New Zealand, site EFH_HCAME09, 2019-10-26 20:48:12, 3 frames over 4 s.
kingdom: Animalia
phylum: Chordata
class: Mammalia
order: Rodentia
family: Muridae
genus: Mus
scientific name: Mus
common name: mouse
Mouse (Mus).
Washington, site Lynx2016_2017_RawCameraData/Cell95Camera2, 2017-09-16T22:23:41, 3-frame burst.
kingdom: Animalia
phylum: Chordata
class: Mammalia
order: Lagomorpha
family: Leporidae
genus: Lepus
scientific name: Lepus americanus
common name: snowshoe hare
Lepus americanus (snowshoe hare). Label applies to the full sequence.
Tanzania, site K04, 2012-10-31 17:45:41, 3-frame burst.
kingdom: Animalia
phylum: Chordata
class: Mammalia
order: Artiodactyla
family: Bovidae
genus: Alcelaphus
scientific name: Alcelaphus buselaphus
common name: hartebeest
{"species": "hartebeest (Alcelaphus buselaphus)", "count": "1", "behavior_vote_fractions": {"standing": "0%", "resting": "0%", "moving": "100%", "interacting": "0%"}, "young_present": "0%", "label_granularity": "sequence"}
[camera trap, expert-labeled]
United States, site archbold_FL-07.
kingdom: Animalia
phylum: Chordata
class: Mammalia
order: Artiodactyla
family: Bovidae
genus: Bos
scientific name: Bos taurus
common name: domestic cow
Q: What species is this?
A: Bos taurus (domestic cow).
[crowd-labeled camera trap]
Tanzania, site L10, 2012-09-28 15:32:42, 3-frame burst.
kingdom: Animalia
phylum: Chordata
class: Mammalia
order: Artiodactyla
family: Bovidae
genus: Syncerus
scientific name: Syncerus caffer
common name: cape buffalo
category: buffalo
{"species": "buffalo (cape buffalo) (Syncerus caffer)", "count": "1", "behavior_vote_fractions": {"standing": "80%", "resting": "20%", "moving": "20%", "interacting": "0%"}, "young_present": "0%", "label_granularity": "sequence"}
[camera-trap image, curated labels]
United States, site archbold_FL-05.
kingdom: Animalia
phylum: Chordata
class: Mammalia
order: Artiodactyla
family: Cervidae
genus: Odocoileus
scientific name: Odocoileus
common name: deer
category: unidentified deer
------------------------
What the exercise asks ->
Give the material above back in full, exactly as written.

Solution below ->
New Zealand, site EFH_HCAME09, 2019-10-26 20:48:12, 3 frames over 4 s.
kingdom: Animalia
phylum: Chordata
class: Mammalia
order: Rodentia
family: Muridae
genus: Mus
scientific name: Mus
common name: mouse
Mouse (Mus).
Washington, site Lynx2016_2017_RawCameraData/Cell95Camera2, 2017-09-16T22:23:41, 3-frame burst.
kingdom: Animalia
phylum: Chordata
class: Mammalia
order: Lagomorpha
family: Leporidae
genus: Lepus
scientific name: Lepus americanus
common name: snowshoe hare
Lepus americanus (snowshoe hare). Label applies to the full sequence.
Tanzania, site K04, 2012-10-31 17:45:41, 3-frame burst.
kingdom: Animalia
phylum: Chordata
class: Mammalia
order: Artiodactyla
family: Bovidae
genus: Alcelaphus
scientific name: Alcelaphus buselaphus
common name: hartebeest
{"species": "hartebeest (Alcelaphus buselaphus)", "count": "1", "behavior_vote_fractions": {"standing": "0%", "resting": "0%", "moving": "100%", "interacting": "0%"}, "young_present": "0%", "label_granularity": "sequence"}
[camera trap, expert-labeled]
United States, site archbold_FL-07.
kingdom: Animalia
phylum: Chordata
class: Mammalia
order: Artiodactyla
family: Bovidae
genus: Bos
scientific name: Bos taurus
common name: domestic cow
Q: What species is this?
A: Bos taurus (domestic cow).
[crowd-labeled camera trap]
Tanzania, site L10, 2012-09-28 15:32:42, 3-frame burst.
kingdom: Animalia
phylum: Chordata
class: Mammalia
order: Artiodactyla
family: Bovidae
genus: Syncerus
scientific name: Syncerus caffer
common name: cape buffalo
category: buffalo
{"species": "buffalo (cape buffalo) (Syncerus caffer)", "count": "1", "behavior_vote_fractions": {"standing": "80%", "resting": "20%", "moving": "20%", "interacting": "0%"}, "young_present": "0%", "label_granularity": "sequence"}
[camera-trap image, curated labels]
United States, site archbold_FL-05.
kingdom: Animalia
phylum: Chordata
class: Mammalia
order: Artiodactyla
family: Cervidae
genus: Odocoileus
scientific name: Odocoileus
common name: deer
category: unidentified deer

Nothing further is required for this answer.